Wednesday, Dec. 8, 2010
By John Mullin
Very good quarterbacks are not a new experience for the Bears in 2010. When they faced the Philadelphia Eagles, they were going against the NFL's No. 1 passer in Michael Vick, now No. 2. They have seen Aaron Rodgers, now No. 4.
This is different. Tom Brady is different.
Brady is now the NFL's No. 1-rated passer (109.5). But Brady is also arguably the NFL's No. 1 quarterback as well.
Vick is having the finest year of his NFL career. Brady does this sort of thing every year. Five of Brady's last seven seasons have been better, passing, than Jay Cutler's best-ever year prior to 2010. And Brady has come up in Halas Hall conversation long before New England became next-up on the Bears' schedule.

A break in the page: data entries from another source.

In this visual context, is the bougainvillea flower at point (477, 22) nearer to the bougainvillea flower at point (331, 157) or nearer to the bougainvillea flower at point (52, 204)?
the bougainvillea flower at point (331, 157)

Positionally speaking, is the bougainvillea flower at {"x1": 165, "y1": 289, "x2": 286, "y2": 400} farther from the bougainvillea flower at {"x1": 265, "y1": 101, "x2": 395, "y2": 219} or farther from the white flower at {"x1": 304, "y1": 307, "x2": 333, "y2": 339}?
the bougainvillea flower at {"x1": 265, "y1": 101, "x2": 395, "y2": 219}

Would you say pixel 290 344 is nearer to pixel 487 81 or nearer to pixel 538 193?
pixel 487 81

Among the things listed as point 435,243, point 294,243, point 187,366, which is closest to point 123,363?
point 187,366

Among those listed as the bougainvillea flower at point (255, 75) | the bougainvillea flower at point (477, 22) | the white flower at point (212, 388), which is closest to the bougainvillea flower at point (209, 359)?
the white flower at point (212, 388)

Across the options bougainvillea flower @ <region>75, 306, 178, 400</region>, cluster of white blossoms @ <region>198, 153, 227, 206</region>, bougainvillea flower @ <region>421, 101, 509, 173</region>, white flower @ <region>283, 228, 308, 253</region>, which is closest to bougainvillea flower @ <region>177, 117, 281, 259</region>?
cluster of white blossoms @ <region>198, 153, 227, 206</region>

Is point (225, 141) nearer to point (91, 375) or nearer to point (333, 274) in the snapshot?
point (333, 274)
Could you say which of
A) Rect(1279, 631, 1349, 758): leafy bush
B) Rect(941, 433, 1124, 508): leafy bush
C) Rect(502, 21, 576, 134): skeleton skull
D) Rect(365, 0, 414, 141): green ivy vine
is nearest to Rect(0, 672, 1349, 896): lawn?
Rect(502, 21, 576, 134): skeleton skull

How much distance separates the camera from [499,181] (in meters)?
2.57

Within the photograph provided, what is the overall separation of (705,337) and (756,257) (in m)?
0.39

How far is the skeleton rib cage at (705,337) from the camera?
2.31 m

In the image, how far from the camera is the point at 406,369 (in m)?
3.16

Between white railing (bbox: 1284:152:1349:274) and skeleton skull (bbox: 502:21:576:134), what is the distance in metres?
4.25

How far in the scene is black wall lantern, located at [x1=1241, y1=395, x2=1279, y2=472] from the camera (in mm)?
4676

"We've talked about it many times this year," Cutler said. That's the mark of a good team or good player is being consistent. He's been very, very, very consistent throughout his career. So he's fun to watch. We watched the Monday night game when Brady destroyed the New York Jets. Just seeing how much in command he is of that offense, you can tell that everything is going to go through him.
Everything except opponents, that is.
Maybe it's the focus. Brady was just named AFC offensive player of the week for the second time this season and was asked about how he felt this season was going for him. It was as if the question simply didn't even register.
"I think the Chicago Bears are a good team, and we got to play well this week," Brady said, not even attempting to transition from question to answer. "I'm excited for the challenge. It's a short week for us. I think we've really got to prepare well. We're quite a few days behind the Bears after playing Monday night. That's individual statistics really the last thing on my mind."
He is, to be very sure, not the last thing on the Bears' minds.
Cutler rarely exhibits excessive emotion off the field and Wednesday was no exception.
In perhaps and indication that Cutler was not as inclined as some to write off Ndamukong Suh's forearm to the back of Cutler's head in last Sunday's Detroit game, he made exactly zero attempt to excuse the Detroit defensive tackle's actions as just part of the game. So when the NFL hit Suh with a 15,000 fine Wednesday, "I'm not surprised by that," was all Cutler had to say.
And out in Denver, the Broncos reversed course and fired head coach Josh McDaniels after a recent declaration by ownership that McDaniels would be in place this year and next. Daniels was the one at the heart of the issues that saw Cutler traded to the Bears but Cutler had no even superficial concern for McDaniels.
"You know," Cutler said, "none of my concern. I'm worried about the Patriots."
He apparently is not worried about the Bears' quarterback, and hasn't been. Listing reasons for the recent 5-0 turnaround from a 4-3 point, "the offensive line is playing well," Cutler began. "The receivers are on top of it. I think everyone's a lot more comfortable with the system. Mike Martz has done a good job of dialing stuff up for us. So there's a lot of things that go into it."
Linebackers Nick Roach (hip) and Pisa Tinoisamoa (knee) did not practice Wednesday and running back Chester Taylor (knee) was also held out of practice. Tinoisamoa had arthroscopic surgery on his right knee two weeks ago and is not being ruled out of the New England game.
"Ideally we would like for Pisa to practice but we know a little bit about what he can do," Lovie Smith said. "If he can practice by Friday a little bit, or if he gets up Sunday and says, 'I can go,' we'll look at our options and go from there."
Quarterback Brady (shoulderfoot) and nose tackle Myron Pryor (back) were limited in practice for the Patriots. Cornerback Jonathan Wilhite (hip) and defensive lineman Mike Wright (concussion) did not practice.
The Bears signed offensive lineman Herman Johnson off the Arizona Cardinals practice squad and onto the active roster, replacing defensive end Barry Turner who was waived. The Bears also added linebacker Marcus Buggs to the practice squad along with wide receiver Jeff Moturi.
To make room the Bears terminated the practice-squad contracts of tackle James Marten, wide receiver Freddie Barnes and defensive end Ervin Baldwin, who was re-signed to the practice squad late Wednesday.
Johnson was a fifth-round pick by the Cardinals in the 2009 draft, coming out of LSU at 6-7, 364 pounds. He was an All-SEC first teamer at guard but projects as a right tackle, where JMarcus Webb has won the starting job but has continued to have difficulties in pass protection.